Outlook's week numbering is somewhat equivalent to the following:
$dummyWeek = floor((date('z') + (date('N') - 1)) / 7) + 1;
For billing purposes, you are better off using ISO8601 as a standard. In fact, if you look at your taxes that you are going to fill this year, they will describe the last fiscal year as being 53 weeks long.
The problem with the Outlook way of counting is that a week is not guaranteed to be 7 days. For example, OW01-2010 is compromised of only 2 days: Fri Jan 1, Sat Jan 2. That's an awfully short billing period for a week.
ISO8601 weeks are guaranteed to be 7 days long which is why we need a leap-week every 4/5/6 years.
Which one of those options would you prefer:
ISO8601: Having 53 weeks once in a while, but every single one of them is 7 days long.
Outlook: Having 52/53 weeks in a year at random, but having to pay twice a year for an "half-week".
Here is the way I solved it.
Note: I code in PHP, but the algorithm implemented in SQL is the relevant part of my code below. Also note that I handled '2028-12-31' separately because it is a special date that gives 54 as it's week number.
// generate an sql that calculates the outlook week of $date (until 2033)
function sqlWeek ($date) {
$week = "if( ". $date . " = '2028-12-31', 54, (week( " . $date . ", 0) + if( (year( " . $date . ") - 1) in (2011, 2016, 2022, 2033), 0, 1)) MOD (if (year( ". $date .") = 2028, 54, if( (year( ".$date." ) - 1) in (2011, 2016, 2022, 2033), 53, 52))))";
return "concat( if( char_length( ".$week." ) < 2, concat( '0', ".$week." ), ".$week." ), '/', year($date) )";
}
There is more of the world outside of the USA than there is inside - and ISO 8601 is probably used more widely outside the USA than it is inside.
The initial statement 'a year has 52 weeks' is only partially true, as you have now found. In terms of ISO weeks, you can end up with week 53, as noted in Wikipedia. You can have up to three days of Year N+1 in week 52 of Year N, or week 53 of Year N. You can have up to three days of Year N-1 in Week 1 of Year N, too. And you need to determine both ISO 'week-year' as well as 'week' - because when the Gregorian calendar year is N, the ISO week-year can be year N-1 or N+1 (depending on which end of the year you are working with). That's why there are separate format specifiers ('%Y', '%y', '%g', '%G') in strftime(), for example (but note that the POSIX standard thinks that days before the first Monday in January are in week 0 of the current year, not in week 52 or 53 of the previous year).
There doesn't seem to be any reliable 'US standard' for 'week'. You get different results depending on the software you use. If you look at the Oracle definition of week, then the first seven days of the year are week 1; you have 1 or 2 days in week 53 at the end of the year.

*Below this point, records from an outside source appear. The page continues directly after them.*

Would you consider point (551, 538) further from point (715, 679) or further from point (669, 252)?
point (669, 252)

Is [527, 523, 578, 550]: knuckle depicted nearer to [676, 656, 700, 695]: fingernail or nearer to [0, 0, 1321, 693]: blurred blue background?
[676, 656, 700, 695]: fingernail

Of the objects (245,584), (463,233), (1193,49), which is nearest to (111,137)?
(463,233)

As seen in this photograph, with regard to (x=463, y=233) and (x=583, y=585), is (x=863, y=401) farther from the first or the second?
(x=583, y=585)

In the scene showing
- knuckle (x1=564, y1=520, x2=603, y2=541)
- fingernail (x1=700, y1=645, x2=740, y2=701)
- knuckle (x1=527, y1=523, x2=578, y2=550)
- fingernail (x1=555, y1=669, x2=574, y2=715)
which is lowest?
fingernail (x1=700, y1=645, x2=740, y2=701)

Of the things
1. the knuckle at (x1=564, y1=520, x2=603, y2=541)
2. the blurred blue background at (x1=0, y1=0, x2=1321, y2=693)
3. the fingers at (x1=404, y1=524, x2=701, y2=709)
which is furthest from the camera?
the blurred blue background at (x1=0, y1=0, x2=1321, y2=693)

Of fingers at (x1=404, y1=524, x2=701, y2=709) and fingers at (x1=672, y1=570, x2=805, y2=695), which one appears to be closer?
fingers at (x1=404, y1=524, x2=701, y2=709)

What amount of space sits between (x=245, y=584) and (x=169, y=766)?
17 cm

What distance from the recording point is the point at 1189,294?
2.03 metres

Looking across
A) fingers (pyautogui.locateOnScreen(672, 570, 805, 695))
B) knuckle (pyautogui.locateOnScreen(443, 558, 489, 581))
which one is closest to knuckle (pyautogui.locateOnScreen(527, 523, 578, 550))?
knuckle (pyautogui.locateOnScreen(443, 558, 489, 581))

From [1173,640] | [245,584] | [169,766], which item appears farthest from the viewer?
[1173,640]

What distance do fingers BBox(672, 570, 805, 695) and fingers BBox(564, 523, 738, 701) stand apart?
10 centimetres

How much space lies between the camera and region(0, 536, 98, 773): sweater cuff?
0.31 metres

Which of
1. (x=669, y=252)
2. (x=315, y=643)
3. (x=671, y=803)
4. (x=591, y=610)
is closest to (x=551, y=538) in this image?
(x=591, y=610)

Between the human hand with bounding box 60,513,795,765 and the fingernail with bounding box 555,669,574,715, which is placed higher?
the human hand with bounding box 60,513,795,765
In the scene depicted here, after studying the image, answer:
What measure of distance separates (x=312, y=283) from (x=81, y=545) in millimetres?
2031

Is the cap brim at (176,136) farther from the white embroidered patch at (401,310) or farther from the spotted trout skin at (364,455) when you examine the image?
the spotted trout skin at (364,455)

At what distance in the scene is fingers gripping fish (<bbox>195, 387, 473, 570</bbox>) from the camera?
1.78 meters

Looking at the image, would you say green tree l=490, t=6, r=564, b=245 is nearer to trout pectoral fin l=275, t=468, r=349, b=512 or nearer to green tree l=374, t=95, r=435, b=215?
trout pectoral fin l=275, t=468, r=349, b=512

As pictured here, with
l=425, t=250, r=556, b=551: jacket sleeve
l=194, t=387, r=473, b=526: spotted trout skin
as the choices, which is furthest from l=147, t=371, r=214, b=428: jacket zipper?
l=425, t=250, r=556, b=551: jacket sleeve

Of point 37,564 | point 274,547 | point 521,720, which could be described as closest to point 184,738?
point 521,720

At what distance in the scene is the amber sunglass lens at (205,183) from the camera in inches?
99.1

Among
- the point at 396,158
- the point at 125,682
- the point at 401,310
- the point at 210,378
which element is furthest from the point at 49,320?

See also SO 274861 for an implementation of ISO week numbers code. Even if you don't code in the language, the algorithm should be readily understandable.
Just a word of warning, if you're using PHP you might also be using MySQL. MySQL does NOT follow ISO-8601 week conventions but does it close enough that you may think it does. As other people are noting about Outlook, trying to mimic a wonky non-standard way of calculating week numbers isn't worth it!